### EXPLORE THE MATERIAL
(1) Answer the following from the QuarkXPress 7 beta page:
(a) On which platform has the QuarkXPress 7 Public Beta program closed to participants?
(b) How large is the Universal Beta download?
(c) For how long does the Universal Beta work, and from when is that counted?
(2) Please copy the section of the QuarkXPress 7 beta page starting with "The Universal Beta" and going on through "sug­gest­ed you fol­low them.".

*** PAGE EXTRACT ***

QuarkXPress 7 Universal Beta 1 Available

Time-limited MacTel test-drive now mounted at the download site

While the QuarkXPress 7 Public Beta pro­gram has closed to par­tic­i­pants on the Windows plat­form, Quark as one more go ready for Mac OS X users; the Universal Binary Public Beta 1, now avail­able on the Public Beta down­load page

Registration is required, surf this link for that.

The Universal Beta is a 225MB DMG down­load, and is oper­a­ble for 60 days from the day of instal­la­tion (not a spe­cif­ic date, as was the pre­vi­ous two Betas), and requires PowerMac G4 or lat­er or, of course, one of the new MacTel machines. Quark also has spe­cif­ic instruc­tions for clean­ing the last bits of oth­er 7 ver­sions from your dri­ves; it is high­ly sug­gest­ed you fol­low them.

QuarkXPress 7, pub­lic beta, uni­ver­sal binary

7 thoughts on “QuarkXPress 7 Universal Beta 1 Available

  1. Peter

    Cool!

*** End of PAGE EXTRACT ***
*** EXTRACTED RECORDS ***

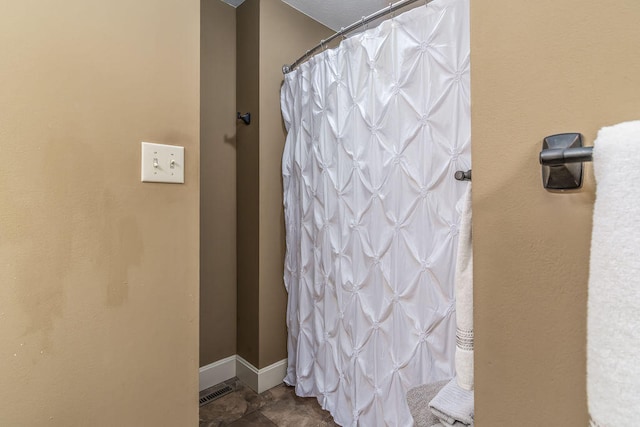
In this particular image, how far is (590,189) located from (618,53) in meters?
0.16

*** End of EXTRACTED RECORDS ***
*** EXTRACTED RECORDS ***

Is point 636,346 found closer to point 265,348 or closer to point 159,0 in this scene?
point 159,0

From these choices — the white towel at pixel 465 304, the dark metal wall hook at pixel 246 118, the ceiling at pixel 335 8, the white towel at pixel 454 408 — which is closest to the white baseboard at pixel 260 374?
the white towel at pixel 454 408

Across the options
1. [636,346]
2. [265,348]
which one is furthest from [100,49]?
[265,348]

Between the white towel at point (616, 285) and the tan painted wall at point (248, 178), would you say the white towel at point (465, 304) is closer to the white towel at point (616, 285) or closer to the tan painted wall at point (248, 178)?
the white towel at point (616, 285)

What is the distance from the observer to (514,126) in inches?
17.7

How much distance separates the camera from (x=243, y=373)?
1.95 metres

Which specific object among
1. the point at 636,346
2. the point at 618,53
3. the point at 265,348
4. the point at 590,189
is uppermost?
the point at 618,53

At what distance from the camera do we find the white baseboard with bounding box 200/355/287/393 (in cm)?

*** End of EXTRACTED RECORDS ***

### SOLUTIONS TO THE TASKS
(1)
(a) Windows
(b) 225MB (a DMG download)
(c) 60 days, counted from the day of installation

(2)
The Universal Beta is a 225MB DMG down­load, and is oper­a­ble for 60 days from the day of instal­la­tion (not a spe­cif­ic date, as was the pre­vi­ous two Betas), and requires PowerMac G4 or lat­er or, of course, one of the new MacTel machines. Quark also has spe­cif­ic instruc­tions for clean­ing the last bits of oth­er 7 ver­sions from your dri­ves; it is high­ly sug­gest­ed you fol­low them.